■ Vorliegender Text ■
Professor Peter Kremsner ist Direktor des Instituts für Tropenmedizin am Universitätsklinikum Tübingen. Der Schwerpunkt der Forschung am Institut liegt auf Infektionskrankheiten wie Malaria, häufig in Zusammenarbeit mit dem Albert-Schweitzer-Krankenhaus in Lambaréné (Gabun). Da ein Kompetenzzentrum Tropenmedizin Baden-Württemberg in Tübingen angesiedelt ist, wird Kremsner häufig auch zum aktuellen Thema Ebola befragt. Jörg Schäfer wollte von ihm wissen, wie groß die Gefahr in Tübingen ist, was in einem Verdachtsfall passieren würde und wie die Tropenmediziner sich am Kampf gegen die Epidemie beteiligen.
Wie in jeder anderen deutschen Stadt besteht die Gefahr. Im Vergleich zur Größe Tübingens ist die Gefahr hier sogar etwas erhöht, weil die Stadt so international ist, aber auch, weil wir hier ein Kompetenzzentrum für Tropenmedizin für ganz Baden-Württemberg haben. Deshalb kommen Patienten mit Fieber unklarer Herkunft, die von einer Tropenreise zurückkehren, häufig zu uns. Die Gefahr durch Ebola ist aber weiterhin sehr, sehr gering und praktisch nur bei Patienten vorhanden, die aus Liberia, Sierra Leone oder Guinea kommen.

■ Vorliegende Daten ■
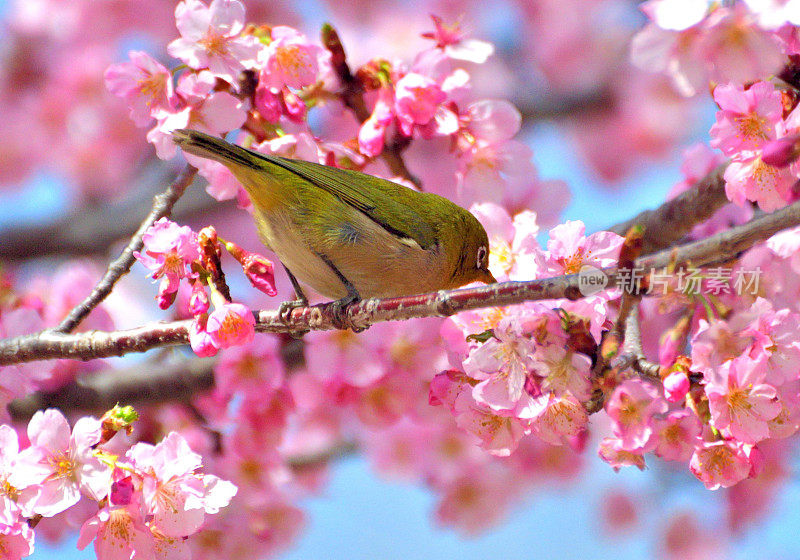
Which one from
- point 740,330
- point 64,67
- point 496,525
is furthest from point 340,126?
point 740,330

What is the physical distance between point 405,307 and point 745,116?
0.95m

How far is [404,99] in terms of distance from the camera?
2.31 meters

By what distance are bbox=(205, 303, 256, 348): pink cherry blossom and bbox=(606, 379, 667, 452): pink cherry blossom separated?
80 centimetres

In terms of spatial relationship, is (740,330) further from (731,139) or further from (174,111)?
(174,111)

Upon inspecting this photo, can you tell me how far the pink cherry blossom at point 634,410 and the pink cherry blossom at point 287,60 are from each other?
1211mm

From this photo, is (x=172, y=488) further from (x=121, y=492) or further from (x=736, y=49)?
(x=736, y=49)

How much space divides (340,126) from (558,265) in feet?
10.2

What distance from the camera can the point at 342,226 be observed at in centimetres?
232

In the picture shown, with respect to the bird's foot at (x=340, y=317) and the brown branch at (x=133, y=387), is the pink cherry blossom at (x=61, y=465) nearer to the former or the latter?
the bird's foot at (x=340, y=317)

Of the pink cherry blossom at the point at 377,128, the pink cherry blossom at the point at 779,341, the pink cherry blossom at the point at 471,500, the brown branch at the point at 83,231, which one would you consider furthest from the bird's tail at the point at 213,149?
the brown branch at the point at 83,231

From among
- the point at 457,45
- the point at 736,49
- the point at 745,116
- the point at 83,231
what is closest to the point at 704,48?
the point at 736,49

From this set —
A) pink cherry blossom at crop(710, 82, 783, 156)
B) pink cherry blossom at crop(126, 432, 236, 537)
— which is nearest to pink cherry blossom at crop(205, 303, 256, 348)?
pink cherry blossom at crop(126, 432, 236, 537)

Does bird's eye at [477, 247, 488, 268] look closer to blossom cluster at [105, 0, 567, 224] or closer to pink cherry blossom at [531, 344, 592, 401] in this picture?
blossom cluster at [105, 0, 567, 224]

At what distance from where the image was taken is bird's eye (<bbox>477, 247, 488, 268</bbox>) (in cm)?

■ Aufgaben ■
1. Prüfen Sie, ob die folgenden Aussagen mit dem Text über Ebola in Tübingen übereinstimmen, und belegen Sie jedes Ja oder Nein mit den entscheidenden Worten des Textes im genauen Wortlaut: (a) Peter Kremsner leitet das Institut für Tropenmedizin am Universitätsklinikum Tübingen. (b) Gemessen an der Größe der Stadt ist die Gefahr in Tübingen geringer als anderswo. (c) Das Institut forscht häufig zusammen mit einem Krankenhaus in Gabun.
2. Bei Patienten aus welchen Ländern besteht laut dem Text über Ebola in Tübingen praktisch die einzige Gefahr durch Ebola?
3. Führen Sie den Text über Ebola in Tübingen im Anschluss an seinen letzten Satz weiter.

■ Antworten ■
1.
(a) Ja: „Professor Peter Kremsner ist Direktor des Instituts für Tropenmedizin am Universitätsklinikum Tübingen.“
(b) Nein: „Im Vergleich zur Größe Tübingens ist die Gefahr hier sogar etwas erhöht“
(c) Ja: „häufig in Zusammenarbeit mit dem Albert-Schweitzer-Krankenhaus in Lambaréné (Gabun)“

2. Bei Patienten aus Liberia, Sierra Leone oder Guinea.

3.
An unserem Institut haben wir einen Notfallplan, wie wir bei einem Verdacht vorgehen würden: Wo würde der Patient untergebracht, wer wird evakuiert, wer untersucht ihn – natürlich im Schutzanzug. Dann würden wir das Robert-Bosch-Krankenhaus in Stuttgart informieren und den Patienten zur Diagnose und zur Behandlung dorthin verlegen.
Die Erkrankung ist sehr ansteckend, allerdings nicht durch bloße Berührung, offenbar nicht einmal durch Tröpfcheninfektion. Es ist also Kontakt mit Exkrementen, Speichel, Erbrochenem oder Blut nötig. Darin aber ist die Virusbelastung sehr hoch, so dass schon der Kontakt mit kleinen Verletzungen oder Schleimhäuten reichen, um sich anzustecken. Ich selbst habe bei einem Ausbruch vor etwa 15 Jahren auch schon zwei Ebolafälle gesehen. In der Albert-Schweitzer-Klinik in Lambaréné (Gabun) wurden sie ohne spezielle Schutzanzüge behandelt, dann in die Hauptstadt Libreville verlegt und starben wenige Tage später, ohne jemanden angesteckt zu haben.
So ist es bei den etwa 20 Ausbrüchen bisher, die sehr gut beschrieben sind, immer gewesen. Die Epidemie ist dadurch immer von selbst ausgelaufen. Zum Schluss gab es wahrscheinlich immer nur noch Infizierte, die keine Krankheitssymptome mehr zeigten. In Gabun, einem Endemiegebiet von Ebola, gibt es hohe Seroprävalenzen in der Bevölkerung. Die Bewohner haben also Antikörper, die darauf hindeuten, dass sie bereits eine Infektion durchgemacht und überlebt haben.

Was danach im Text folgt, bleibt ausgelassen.